(Beginning of Task inputs)

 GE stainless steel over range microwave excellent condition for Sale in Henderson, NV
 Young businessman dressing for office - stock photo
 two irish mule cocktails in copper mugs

(End of Task inputs)
(Beginning of Task inputs)

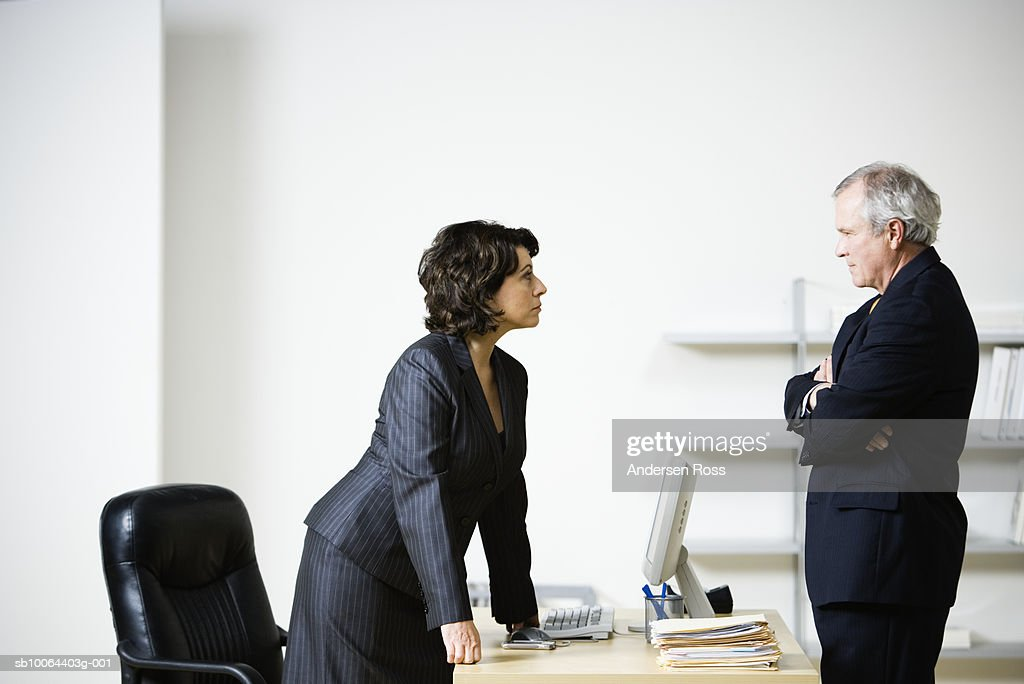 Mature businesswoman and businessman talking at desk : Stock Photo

(End of Task inputs)

**Problem to work on:** Once the line with "GE stainless steel" is found in the records above, print exactly that line and every line after it through the line with "two irish mule cocktails in copper mugs".

**Reply:**
 GE stainless steel over range microwave excellent condition for Sale in Henderson, NV
 Young businessman dressing for office - stock photo
 two irish mule cocktails in copper mugs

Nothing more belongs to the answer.